*** Information shown ***

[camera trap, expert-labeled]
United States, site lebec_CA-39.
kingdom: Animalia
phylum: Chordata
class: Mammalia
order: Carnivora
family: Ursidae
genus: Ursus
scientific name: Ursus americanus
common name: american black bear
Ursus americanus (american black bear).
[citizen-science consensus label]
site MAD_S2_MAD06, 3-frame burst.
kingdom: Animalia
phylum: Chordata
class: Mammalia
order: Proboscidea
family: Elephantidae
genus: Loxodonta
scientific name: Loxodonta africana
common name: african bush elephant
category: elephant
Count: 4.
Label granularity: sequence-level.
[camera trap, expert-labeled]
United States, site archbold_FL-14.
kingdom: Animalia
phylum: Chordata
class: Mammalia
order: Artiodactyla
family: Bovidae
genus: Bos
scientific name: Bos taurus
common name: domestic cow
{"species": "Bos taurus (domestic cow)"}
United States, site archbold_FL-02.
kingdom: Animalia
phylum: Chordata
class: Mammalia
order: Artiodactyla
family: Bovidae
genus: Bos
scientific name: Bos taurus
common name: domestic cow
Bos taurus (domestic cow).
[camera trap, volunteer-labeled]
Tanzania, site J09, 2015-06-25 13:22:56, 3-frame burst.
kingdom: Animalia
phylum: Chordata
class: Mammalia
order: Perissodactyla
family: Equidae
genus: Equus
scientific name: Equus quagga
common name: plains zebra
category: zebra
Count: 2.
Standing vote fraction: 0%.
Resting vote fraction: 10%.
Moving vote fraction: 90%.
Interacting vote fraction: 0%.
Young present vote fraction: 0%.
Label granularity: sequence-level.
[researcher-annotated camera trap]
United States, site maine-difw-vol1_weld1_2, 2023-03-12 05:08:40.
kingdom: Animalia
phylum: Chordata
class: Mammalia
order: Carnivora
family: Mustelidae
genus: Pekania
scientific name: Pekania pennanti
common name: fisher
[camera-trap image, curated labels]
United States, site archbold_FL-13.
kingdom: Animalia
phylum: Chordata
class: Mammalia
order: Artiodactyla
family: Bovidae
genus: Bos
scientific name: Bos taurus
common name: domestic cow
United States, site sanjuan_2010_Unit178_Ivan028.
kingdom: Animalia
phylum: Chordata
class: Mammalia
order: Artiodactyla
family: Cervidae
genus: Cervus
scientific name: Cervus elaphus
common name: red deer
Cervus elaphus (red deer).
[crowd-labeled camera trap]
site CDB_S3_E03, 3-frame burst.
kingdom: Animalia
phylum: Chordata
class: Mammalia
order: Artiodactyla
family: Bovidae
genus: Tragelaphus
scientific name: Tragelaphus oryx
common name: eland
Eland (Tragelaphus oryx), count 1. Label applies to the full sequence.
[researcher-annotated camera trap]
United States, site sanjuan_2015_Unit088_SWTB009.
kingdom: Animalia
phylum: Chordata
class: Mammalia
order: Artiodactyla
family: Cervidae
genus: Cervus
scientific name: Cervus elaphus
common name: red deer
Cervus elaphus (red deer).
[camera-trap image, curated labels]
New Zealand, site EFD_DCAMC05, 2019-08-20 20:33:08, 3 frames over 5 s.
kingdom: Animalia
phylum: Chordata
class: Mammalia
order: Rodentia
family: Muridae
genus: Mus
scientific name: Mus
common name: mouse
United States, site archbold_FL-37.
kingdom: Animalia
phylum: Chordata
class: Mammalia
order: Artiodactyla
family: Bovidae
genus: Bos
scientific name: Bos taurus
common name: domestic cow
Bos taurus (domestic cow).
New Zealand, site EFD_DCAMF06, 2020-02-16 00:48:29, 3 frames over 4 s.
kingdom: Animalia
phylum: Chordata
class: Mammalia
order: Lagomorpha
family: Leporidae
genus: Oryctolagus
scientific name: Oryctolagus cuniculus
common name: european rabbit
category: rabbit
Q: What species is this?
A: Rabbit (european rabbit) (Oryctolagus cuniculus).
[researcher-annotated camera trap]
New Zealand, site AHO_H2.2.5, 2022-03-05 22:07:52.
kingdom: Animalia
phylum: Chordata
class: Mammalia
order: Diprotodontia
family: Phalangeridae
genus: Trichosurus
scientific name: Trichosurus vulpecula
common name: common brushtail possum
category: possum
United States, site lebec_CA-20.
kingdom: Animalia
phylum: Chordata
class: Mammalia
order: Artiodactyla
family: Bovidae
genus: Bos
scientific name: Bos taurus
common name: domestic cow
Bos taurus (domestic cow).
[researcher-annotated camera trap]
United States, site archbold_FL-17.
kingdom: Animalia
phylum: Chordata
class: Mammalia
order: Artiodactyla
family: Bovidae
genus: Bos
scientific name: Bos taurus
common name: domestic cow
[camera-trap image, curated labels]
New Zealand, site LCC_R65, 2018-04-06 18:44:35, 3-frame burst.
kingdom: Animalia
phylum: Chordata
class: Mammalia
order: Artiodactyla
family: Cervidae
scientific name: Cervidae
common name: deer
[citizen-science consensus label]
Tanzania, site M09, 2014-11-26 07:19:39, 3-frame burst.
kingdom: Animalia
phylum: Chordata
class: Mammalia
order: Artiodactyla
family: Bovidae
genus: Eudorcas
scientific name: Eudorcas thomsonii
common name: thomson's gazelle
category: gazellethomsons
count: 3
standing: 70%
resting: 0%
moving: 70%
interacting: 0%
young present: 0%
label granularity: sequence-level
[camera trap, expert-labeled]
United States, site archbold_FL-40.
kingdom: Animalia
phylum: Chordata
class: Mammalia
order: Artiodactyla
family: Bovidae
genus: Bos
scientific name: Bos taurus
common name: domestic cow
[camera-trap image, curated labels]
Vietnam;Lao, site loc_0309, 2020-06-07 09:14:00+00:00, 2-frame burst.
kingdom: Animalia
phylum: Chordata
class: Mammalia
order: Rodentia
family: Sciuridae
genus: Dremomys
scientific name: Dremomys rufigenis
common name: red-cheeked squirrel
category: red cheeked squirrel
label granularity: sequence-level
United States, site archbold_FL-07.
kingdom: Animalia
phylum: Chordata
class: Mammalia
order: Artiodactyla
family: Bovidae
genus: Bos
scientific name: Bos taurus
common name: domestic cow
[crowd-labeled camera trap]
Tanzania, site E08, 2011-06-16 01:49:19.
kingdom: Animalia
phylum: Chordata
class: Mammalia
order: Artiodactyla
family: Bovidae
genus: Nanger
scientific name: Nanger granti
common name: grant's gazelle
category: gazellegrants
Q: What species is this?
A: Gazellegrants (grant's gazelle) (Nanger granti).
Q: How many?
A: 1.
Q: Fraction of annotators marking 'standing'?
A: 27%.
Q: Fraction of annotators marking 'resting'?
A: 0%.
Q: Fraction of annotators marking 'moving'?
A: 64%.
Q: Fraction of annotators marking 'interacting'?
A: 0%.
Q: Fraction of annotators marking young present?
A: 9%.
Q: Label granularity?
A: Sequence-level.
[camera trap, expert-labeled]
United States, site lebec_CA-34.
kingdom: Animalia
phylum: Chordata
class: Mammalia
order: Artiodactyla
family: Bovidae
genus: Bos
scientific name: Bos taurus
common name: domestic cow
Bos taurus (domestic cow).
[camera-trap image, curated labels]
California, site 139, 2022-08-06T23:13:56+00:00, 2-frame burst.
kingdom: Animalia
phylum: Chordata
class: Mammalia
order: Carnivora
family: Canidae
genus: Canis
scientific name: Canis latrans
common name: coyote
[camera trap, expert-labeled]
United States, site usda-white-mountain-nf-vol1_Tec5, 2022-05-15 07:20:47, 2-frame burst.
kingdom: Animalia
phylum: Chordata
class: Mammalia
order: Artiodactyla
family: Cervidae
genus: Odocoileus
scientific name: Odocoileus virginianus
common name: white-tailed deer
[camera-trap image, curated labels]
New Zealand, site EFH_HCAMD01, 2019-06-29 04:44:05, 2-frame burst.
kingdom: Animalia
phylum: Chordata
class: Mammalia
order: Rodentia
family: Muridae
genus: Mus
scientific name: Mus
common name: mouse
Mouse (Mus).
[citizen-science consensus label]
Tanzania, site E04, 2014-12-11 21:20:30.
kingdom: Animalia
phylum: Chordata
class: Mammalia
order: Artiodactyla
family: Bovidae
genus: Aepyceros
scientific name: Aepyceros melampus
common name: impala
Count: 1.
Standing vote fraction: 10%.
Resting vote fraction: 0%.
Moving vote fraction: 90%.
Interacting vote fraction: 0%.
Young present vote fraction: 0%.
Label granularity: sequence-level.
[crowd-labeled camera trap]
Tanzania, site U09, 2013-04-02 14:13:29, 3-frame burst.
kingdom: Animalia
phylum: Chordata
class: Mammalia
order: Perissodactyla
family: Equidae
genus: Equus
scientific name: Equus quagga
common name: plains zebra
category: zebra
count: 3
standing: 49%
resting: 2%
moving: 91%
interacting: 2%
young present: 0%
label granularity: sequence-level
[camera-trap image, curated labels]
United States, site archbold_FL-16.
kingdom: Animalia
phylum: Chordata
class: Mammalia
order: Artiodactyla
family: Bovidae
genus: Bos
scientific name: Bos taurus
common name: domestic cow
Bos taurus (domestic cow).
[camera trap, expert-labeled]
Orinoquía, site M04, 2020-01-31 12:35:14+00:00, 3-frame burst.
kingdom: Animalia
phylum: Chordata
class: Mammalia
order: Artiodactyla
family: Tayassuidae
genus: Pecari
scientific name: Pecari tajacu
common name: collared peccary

*** End of Information shown ***

● What needs to be done
Beginning at the line with "common name: american black bear" and stopping after the line with "United States, site archbold_FL-14.", please write out every line of the data above exactly and nothing else.

● Response for this exercise
common name: american black bear
Ursus americanus (american black bear).
[citizen-science consensus label]
site MAD_S2_MAD06, 3-frame burst.
kingdom: Animalia
phylum: Chordata
class: Mammalia
order: Proboscidea
family: Elephantidae
genus: Loxodonta
scientific name: Loxodonta africana
common name: african bush elephant
category: elephant
Count: 4.
Label granularity: sequence-level.
[camera trap, expert-labeled]
United States, site archbold_FL-14.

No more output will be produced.